* [Brief]: Repeat the Vietnam interview from "A: It’s probably" up to and including "is your motivation?", changing "beautiful" to "scenic".

* [Text segment]:
Q: What were the conditions that your infantry company faced in Vietnam?
A: It was a combination of enemy units from the North Vietnamese Army, main force Viet Cong units and local guerrillas—all of which were excellent fighters and we had to aggressively patrol our areas. We were in a mixed village, rice paddy, jungle area south of Da Nang.
Q: How about when you returned? Tell what was it like getting a job and recovering from the war.
A: I did a second tour in 1970-71 and didn’t leave the USMC until the end of the war in 1975. It was difficult to even get an interview at a company, due to people hating the war and seemingly blaming the servicemen for the war. I was rejected by 85 companies before Chase Manhattan Bank in New York City offered me a mid-level position. There was also the perception by the public, possibly fed by newspaper and media articles, that Vietnam veterans had used drugs, committed war crimes and were having trouble adjusting to the civilian world.
Q: You are a big success professionally and well respected. What advice do you have for young people now leaving the military who are starting a career or an education?
A: I would say that their military experience is a true asset to the leadership training and experiences. I would also say that the three most important leadership or management skills you need for success are:
- Technical competence in the job
- Ability to communicate well with others
- Adaptability, because the business world changes every 6 to 18 months
You have an advantage because those three are all especially well regarded in the military.
Q: You and I took a trip to Vietnam as tourists a decade ago. You donated the money for a library in Quang Tri City. What do you think of Vietnam as a tourist destination?
A: It’s probably one of the most beautiful counties in the world. Remember, we were the only nation that fought in Vietnam that didn’t strip the country of its wealth like the French, Japanese and Russians tried to do when they were there.
Q: You have been intimately involved with the Education Center at The Wall—what is your motivation?
A: Yes, I think the Education Center at The Wall is a great addition to the National Mall and will again make the The Wall a memorial like no other. It will educate subsequent generations about the sacrifices made by men and women in uniform make and will educate them about the need for world peace.

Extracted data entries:
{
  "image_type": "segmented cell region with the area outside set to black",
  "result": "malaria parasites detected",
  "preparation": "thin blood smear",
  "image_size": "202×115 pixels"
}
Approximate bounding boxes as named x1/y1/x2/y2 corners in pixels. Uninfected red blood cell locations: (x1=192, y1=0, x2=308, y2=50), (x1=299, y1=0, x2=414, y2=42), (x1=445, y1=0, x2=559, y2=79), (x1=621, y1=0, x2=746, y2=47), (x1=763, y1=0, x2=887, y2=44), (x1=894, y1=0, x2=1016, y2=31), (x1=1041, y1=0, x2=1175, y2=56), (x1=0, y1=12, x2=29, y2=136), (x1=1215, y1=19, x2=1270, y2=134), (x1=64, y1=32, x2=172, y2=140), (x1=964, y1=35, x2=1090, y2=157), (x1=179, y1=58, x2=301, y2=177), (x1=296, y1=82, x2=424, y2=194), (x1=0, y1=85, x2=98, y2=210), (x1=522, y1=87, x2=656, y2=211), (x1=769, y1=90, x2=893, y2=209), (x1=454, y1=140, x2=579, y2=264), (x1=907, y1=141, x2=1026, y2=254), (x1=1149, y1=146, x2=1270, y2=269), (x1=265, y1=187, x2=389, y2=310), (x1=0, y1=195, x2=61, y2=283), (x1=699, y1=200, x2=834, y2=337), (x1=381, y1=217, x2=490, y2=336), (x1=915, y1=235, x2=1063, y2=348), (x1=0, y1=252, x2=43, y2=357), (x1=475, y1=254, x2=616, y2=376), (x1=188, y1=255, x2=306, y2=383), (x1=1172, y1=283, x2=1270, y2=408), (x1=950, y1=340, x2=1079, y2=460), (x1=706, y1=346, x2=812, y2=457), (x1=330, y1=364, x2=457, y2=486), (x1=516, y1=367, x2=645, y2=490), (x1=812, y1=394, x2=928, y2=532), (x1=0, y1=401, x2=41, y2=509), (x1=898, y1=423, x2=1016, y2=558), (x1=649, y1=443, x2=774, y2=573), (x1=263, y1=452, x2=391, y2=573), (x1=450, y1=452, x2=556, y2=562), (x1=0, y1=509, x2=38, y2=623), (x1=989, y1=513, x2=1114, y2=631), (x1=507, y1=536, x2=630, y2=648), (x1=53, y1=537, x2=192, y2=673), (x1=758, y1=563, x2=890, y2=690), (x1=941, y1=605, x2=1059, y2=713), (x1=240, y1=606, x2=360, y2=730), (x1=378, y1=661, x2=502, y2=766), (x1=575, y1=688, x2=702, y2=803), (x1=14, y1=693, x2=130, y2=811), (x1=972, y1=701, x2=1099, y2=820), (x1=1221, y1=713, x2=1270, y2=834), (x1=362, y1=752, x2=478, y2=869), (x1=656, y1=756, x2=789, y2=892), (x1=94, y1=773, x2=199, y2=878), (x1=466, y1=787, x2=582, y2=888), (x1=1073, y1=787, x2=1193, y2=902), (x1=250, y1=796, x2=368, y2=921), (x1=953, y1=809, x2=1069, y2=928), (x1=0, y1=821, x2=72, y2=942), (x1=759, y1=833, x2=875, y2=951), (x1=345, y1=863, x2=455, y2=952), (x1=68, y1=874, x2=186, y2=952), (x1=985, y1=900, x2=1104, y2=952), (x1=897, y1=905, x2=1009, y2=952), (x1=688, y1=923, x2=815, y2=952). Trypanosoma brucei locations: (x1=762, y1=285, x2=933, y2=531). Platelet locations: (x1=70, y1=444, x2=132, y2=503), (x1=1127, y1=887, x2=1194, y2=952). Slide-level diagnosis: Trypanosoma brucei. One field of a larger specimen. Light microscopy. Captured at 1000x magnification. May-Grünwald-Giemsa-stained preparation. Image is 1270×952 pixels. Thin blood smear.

* [The completed task]:
A: It’s probably one of the most scenic counties in the world. Remember, we were the only nation that fought in Vietnam that didn’t strip the country of its wealth like the French, Japanese and Russians tried to do when they were there.
Q: You have been intimately involved with the Education Center at The Wall—what is your motivation?